_Document segment_
- - - - -
Low GI for fat loss and muscle building

There are a number of different kinds of carbs – simple, complex, fibrous, low GI, high GI etc. What do these mean? If you are not sure, please read my previous post here.

A number of articles are pointing out that LOW GI carbs are lean friendly. What does this exactly mean? Does it mean that carbs help us burn fat or do they helps us gain muscle mass?

In very simple terms, Low GI carbs are the carbs that get absorbed into our system very slowly and at a low rate. GI (glycemic index) determines how quickly a particular carbohydrate increases the blood sugar level. The lower the GI, the slower the rise in blood sugar levels. You may ask the question – Why do we need slow absorbing carbs? Well, basically when the carbs get absorbed very quickly, the amount of sugar is increased quite a lot. Your body tries to lower the carbs, as it doesn’t require that many carbs. The body releases a hormone called insulin which does three things:

- Lowers the carbs
- Stores them as fat
- Tells the body that ‘we already have too many carbs, don’t use the fats for energy’.

The above are not good for you. Insulin is very useful for you right after a workout (as you tend to use most of the carbs and the insulin helps you build muscle), it should not be spiked at any other time of the day. The LOW GI carbohydrates give your body constant energy at a steady rate so that you don’t get too many or too little carbs in your system and you avoid turning carbs into fats. But remember, if you take too much of any kind of carbs (even LOW GI), you increase the chances of converting them to fat.
- - - - -
_Data under study_
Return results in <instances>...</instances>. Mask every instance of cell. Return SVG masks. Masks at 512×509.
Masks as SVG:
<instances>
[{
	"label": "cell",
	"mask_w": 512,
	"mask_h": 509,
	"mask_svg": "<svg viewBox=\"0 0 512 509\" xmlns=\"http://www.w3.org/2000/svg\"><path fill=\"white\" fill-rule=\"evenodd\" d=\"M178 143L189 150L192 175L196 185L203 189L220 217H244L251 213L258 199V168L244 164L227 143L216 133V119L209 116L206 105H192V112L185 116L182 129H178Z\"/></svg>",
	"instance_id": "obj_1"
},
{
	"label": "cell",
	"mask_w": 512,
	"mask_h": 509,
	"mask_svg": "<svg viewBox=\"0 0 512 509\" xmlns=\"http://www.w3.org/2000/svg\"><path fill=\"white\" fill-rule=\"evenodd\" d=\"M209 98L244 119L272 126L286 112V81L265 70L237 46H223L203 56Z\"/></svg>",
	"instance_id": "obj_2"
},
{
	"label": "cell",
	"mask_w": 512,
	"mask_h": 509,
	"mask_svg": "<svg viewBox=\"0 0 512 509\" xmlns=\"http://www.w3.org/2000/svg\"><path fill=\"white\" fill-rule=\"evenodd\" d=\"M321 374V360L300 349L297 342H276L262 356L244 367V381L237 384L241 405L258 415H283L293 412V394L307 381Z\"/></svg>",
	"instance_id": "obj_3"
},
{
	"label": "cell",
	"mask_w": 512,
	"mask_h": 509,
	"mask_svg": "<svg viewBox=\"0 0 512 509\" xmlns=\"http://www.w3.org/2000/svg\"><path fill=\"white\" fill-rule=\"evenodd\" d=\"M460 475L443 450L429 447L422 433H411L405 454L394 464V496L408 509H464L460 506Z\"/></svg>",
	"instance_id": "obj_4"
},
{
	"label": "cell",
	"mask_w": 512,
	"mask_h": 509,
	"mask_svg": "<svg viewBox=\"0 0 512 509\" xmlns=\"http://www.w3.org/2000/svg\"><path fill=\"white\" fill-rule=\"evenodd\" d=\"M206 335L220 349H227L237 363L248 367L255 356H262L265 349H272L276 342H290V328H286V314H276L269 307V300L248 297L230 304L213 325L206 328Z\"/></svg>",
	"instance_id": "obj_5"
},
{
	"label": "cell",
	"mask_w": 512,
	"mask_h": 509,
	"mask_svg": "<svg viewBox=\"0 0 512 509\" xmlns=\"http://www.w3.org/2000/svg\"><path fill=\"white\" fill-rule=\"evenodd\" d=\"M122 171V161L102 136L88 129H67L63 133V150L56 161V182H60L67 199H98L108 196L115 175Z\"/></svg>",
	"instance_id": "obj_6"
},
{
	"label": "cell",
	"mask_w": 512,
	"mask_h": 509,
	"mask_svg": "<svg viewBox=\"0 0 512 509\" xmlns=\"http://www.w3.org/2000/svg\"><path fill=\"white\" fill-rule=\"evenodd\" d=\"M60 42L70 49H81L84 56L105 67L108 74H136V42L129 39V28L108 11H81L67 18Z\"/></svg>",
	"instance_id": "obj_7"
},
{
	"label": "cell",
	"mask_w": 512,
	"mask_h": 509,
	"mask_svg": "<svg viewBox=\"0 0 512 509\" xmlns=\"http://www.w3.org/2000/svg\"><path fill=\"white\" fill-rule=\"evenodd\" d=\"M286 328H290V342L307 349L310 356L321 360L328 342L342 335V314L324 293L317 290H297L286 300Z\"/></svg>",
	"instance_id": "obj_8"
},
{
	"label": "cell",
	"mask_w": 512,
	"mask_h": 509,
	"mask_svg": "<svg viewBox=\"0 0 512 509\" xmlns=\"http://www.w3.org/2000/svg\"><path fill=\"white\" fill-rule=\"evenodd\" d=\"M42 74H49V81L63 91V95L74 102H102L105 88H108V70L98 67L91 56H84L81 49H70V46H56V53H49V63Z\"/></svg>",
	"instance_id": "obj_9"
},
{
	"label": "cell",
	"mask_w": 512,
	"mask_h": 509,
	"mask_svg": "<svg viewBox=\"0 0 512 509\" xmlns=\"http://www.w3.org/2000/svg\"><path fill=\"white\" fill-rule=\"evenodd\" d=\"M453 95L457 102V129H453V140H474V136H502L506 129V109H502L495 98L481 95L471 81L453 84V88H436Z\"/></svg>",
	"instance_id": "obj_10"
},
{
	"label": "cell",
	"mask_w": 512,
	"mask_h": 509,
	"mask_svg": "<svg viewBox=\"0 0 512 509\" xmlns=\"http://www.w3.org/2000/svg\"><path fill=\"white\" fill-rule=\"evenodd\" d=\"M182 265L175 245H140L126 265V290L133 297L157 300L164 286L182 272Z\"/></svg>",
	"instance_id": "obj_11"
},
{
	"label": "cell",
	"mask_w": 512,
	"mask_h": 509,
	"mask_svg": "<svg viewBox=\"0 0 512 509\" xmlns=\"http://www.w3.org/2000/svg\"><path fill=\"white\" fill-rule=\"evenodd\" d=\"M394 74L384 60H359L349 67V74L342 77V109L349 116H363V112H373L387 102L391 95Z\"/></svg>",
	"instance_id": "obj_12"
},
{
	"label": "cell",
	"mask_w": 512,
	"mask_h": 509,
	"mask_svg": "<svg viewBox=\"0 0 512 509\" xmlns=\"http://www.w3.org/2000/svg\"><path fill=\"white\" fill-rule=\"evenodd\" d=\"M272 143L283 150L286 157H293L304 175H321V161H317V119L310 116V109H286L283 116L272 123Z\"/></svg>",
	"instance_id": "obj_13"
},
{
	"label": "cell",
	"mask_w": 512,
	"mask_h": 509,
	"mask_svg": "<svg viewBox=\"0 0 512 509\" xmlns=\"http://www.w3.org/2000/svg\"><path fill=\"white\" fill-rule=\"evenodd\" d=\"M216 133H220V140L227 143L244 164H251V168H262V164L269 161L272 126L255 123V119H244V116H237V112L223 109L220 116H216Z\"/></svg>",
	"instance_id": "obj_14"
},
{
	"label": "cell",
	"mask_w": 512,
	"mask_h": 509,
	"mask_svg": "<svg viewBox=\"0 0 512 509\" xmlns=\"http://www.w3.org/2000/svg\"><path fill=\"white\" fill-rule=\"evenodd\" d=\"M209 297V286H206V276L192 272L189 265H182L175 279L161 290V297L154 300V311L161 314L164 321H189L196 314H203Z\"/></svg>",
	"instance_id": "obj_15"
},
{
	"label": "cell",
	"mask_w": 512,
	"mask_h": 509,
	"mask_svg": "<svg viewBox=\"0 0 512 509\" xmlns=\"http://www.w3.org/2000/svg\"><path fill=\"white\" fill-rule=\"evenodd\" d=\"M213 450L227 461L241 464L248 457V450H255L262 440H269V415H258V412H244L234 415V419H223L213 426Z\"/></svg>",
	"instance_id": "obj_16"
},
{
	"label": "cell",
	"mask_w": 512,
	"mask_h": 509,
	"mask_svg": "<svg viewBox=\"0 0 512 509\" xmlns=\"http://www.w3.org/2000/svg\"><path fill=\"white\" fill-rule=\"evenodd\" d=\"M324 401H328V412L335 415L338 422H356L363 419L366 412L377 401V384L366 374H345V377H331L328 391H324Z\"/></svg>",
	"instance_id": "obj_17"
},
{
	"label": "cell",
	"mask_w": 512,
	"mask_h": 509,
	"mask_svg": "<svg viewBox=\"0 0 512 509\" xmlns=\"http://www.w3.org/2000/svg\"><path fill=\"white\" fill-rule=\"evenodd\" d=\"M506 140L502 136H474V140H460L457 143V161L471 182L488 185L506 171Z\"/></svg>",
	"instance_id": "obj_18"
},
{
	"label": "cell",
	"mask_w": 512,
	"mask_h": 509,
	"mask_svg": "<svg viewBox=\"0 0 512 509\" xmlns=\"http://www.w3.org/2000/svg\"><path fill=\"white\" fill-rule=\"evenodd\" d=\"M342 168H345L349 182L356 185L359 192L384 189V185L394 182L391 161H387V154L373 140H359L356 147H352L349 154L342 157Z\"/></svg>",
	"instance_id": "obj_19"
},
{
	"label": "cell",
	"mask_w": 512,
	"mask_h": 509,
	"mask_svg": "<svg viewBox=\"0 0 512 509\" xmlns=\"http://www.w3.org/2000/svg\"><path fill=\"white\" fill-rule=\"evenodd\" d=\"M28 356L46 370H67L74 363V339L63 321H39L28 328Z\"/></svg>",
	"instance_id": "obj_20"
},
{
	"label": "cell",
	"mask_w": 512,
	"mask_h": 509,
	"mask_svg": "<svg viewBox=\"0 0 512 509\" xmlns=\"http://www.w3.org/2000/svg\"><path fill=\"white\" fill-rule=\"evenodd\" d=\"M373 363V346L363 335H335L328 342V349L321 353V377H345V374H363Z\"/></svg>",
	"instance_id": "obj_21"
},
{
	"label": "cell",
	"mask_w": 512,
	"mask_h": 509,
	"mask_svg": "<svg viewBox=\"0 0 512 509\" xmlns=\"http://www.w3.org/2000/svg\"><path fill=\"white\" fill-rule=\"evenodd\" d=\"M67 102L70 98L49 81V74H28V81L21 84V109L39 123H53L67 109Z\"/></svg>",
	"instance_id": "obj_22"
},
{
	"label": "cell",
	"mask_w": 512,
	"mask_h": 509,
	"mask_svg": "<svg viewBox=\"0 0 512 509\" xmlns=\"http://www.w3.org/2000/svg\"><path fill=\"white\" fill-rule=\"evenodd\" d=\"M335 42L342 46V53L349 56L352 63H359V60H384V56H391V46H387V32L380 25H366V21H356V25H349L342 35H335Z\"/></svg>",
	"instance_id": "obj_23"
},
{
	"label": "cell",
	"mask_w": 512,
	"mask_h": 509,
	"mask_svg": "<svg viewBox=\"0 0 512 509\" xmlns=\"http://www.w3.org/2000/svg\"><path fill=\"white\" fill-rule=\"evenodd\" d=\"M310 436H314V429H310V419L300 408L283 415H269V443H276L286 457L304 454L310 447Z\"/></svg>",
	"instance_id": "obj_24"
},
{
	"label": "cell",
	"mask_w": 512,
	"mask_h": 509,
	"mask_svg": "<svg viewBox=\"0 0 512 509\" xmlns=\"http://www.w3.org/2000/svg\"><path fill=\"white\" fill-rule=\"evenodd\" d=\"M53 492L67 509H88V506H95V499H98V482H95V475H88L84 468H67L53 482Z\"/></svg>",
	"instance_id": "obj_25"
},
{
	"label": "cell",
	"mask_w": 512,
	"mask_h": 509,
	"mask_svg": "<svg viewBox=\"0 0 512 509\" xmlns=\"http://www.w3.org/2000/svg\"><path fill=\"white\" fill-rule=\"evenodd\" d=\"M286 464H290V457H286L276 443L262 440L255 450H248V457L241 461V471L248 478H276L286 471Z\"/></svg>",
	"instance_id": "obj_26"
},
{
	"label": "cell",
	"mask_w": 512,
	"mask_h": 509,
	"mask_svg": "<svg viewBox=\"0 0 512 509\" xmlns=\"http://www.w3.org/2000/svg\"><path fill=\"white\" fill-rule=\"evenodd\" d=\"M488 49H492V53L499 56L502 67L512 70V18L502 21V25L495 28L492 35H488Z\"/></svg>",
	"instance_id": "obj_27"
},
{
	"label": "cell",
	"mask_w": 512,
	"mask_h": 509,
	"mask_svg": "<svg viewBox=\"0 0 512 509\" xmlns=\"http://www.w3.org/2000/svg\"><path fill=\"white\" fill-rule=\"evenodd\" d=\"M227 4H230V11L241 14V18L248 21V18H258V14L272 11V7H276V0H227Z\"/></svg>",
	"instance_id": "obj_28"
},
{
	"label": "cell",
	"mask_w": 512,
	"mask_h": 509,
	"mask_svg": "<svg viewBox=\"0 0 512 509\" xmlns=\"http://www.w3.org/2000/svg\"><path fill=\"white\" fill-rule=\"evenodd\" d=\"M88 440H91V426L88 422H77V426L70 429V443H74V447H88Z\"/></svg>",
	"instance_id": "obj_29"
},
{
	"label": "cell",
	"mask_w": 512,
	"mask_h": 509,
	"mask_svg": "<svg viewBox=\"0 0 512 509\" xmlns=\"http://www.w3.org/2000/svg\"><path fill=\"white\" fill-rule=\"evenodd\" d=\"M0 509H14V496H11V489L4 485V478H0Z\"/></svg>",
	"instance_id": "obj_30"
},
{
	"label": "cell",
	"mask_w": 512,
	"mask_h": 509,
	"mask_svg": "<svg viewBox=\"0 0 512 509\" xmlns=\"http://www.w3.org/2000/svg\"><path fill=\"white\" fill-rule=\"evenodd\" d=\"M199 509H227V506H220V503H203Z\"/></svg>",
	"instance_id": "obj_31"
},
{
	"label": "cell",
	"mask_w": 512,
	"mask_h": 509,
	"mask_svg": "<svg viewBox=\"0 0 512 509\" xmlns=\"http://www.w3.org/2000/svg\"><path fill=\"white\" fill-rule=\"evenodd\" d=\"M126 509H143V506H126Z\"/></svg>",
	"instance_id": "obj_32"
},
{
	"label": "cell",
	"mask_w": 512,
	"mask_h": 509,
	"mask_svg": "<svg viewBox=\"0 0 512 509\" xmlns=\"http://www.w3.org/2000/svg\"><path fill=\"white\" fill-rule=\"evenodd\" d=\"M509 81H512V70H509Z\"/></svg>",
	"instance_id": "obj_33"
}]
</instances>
- - - - -
_Work to complete_
(a) In the article on low GI carbohydrates, at what time of day is insulin described as very useful?
(b) Extend the article on low GI carbohydrates for fat loss and muscle building, picking up after its final sentence.

_Responses for each task_
(a) Right after a workout.

(b)
Tom Venuto once wrote that it doesn’t matter whether individual items in a meal are low or high GI. You should make sure that the overall meal is low GI. E.g. potato on its own is high GI, but if you eat it with a chicken steak, it becomes low GI after mixing with proteins that gets absorbed at a very slow rate. Hope this makes sense.

If you stick to low GI for a fat loss program, you will minimize the chances of converting carbs to fat and also burn extra fat. If you want to build muscle – again, stick to low GI throughout the day, but take High GI with half an hour of a vigorous workout. I hope this has helped you understand what kind of carbs you should eat. Ohh, one more thing. Try not to take carbs after 6 – 7pm or keep them low in the evening/night. This again may increase chances of your storing carbs as fats over night because your metabolic rate slows down at night and if you don’t use up the carbs (or any other macro-nutrient), it will convert to fat.